King ve ekibi buzda hapsolmuş karbondioksit seviyelerine odaklandı. İnsanların nefes verirken yaydığı ve bitkilerin oksijen oluşturmak için kullandığı gaz Dünya gezegenindeki atmosfer sağlığının önemli bir göstergesi. King, “Atmosferdeki karbondioksit miktarı, karbondioksit yayan şeyler ile karbondioksiti emen şeyler (örneğin okyanuslar, ormanlar ve insan faaliyetleri) arasındaki dengedir” diyor. Bu denge çoğu zaman insan faaliyetlerinden dolayı bozulur. Bu çalışma durumunda insan faaliyetinin kolonizasyon olduğu ortaya çıktı.

Yaygın hastalıklar bir zamanlar Dünya atmosferini değiştirme yeteneğine sahipken, denklem artık o kadar basit değil. En son salgın da milyonlarca ölümle sonuçlandı, ancak bu olay muhtemelen buz tabakalarıyla sınırlı kalmayacak. Öncelikle, toplam ölüm sayısı günümüzün daha büyük küresel nüfusuna göre daha küçük bir yüzdeydi.
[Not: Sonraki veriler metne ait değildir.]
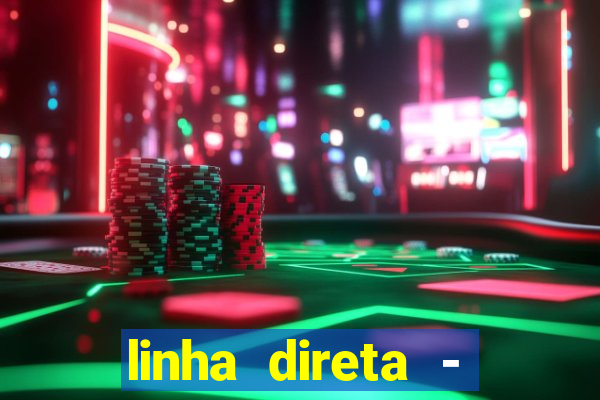 linha direta -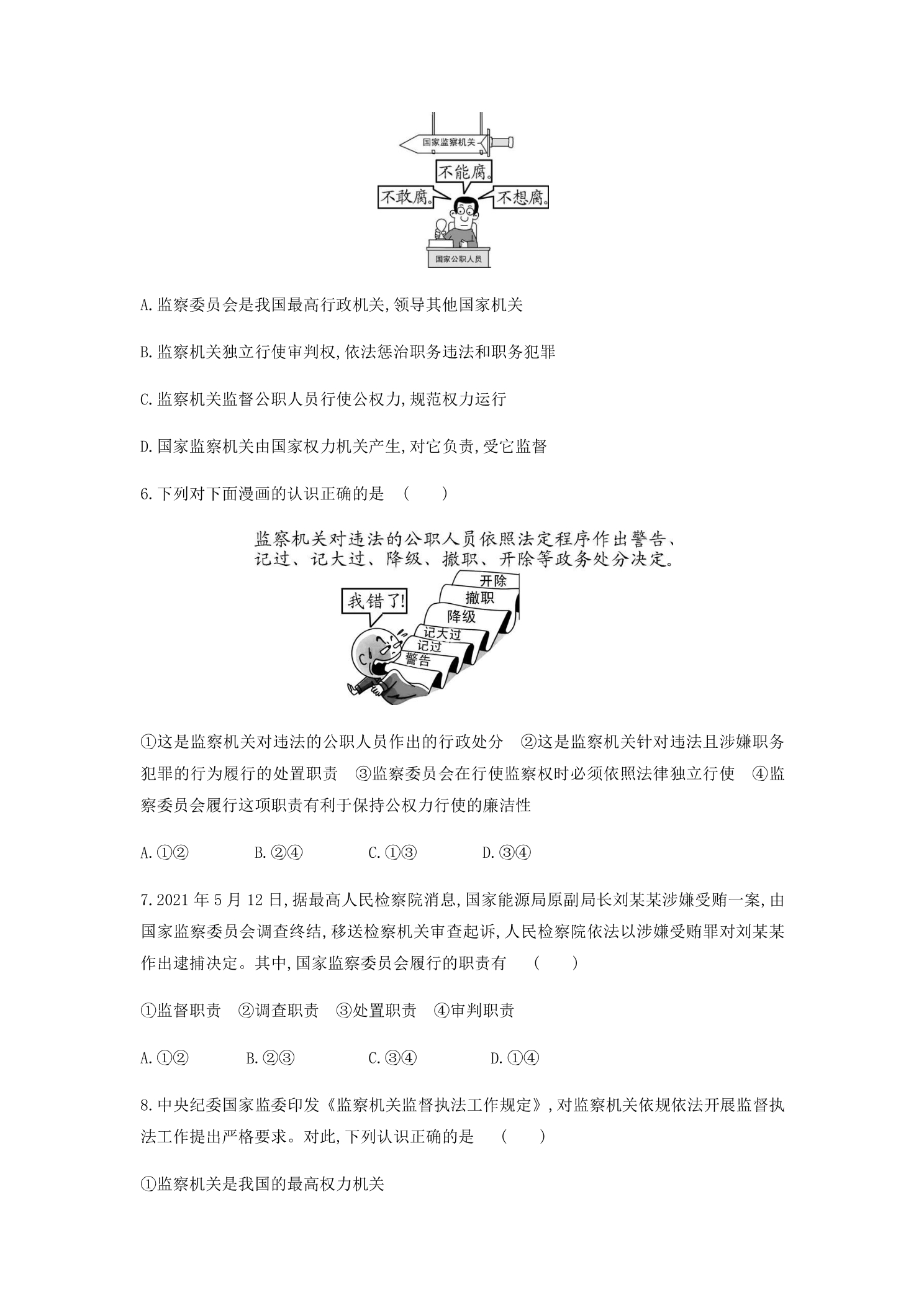 国家监察机关

不能腐。

不敢腐。

不想腐。

国家公职人员

A.监察委员会是我国最高行政机关,领导其他国家机关

B.监察机关独立行使审判权,依法惩治职务违法和职务犯罪

C.监察机关监督公职人员行使公权力,规范权力运行

D.国家监察机关由国家权力机关产生,对它负责,受它监督

6.下列对下面漫画的认识正确的是 (　　)

监察机关对违法的公职人员依照法定程序作出警告、记过、记大过、降级、撤职、开除等政务处分决定。

我错了!

开除

撤职

降级

记大过

记过

警告

①这是监察机关对违法的公职人员作出的行政处分 ②这是监察机关针对违法且涉嫌职务犯罪的行为履行的处置职责 ③监察委员会在行使监察权时必须依照法律独立行使 ④监察委员会履行这项职责有利于保持公权力行使的廉洁性

A.①② B.②④ C.①③ D.③④

7.2021年5月12日,据最高人民检察院消息,国家能源局原副局长刘某某涉嫌受贿一案,由国家监察委员会调查终结,移送检察机关审查起诉,人民检察院依法以涉嫌受贿罪对刘某某作出逮捕决定。其中,国家监察委员会履行的职责有 (　　)

①监督职责 ②调查职责 ③处置职责 ④审判职责

A.①② B.②③ C.③④ D.①④

8.中央纪委国家监委印发《监察机关监督执法工作规定》,对监察机关依规依法开展监督执法工作提出严格要求。对此,下列认识正确的是 (　　)

①监察机关是我国的最高权力机关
Ayrıca King, “16. ve 17. yüzyıla kıyasla bugün çok daha büyük arka plan karbondioksit emisyonları var” diyor. “Pandemi sırasında pek çok insan için pek çok şey değişse de, en büyük emisyona neden olanların çoğu durmadı.” Şu anda hala atmosferdeki karbondioksitte hızlı bir artış yaşıyoruz.

King, ekibinin bulgularının insan eylemlerinin ne kadar önemli olduğunu gösterdiğini söylüyor. Şöyle açıklıyor: “O dönemdeki insan değişiklikleri atmosferimiz üzerinde gözle görülür bir etkiye neden oldu ve bu da insanların bu erken dönemde bile ne kadar etkili olduğunu gösteriyor.”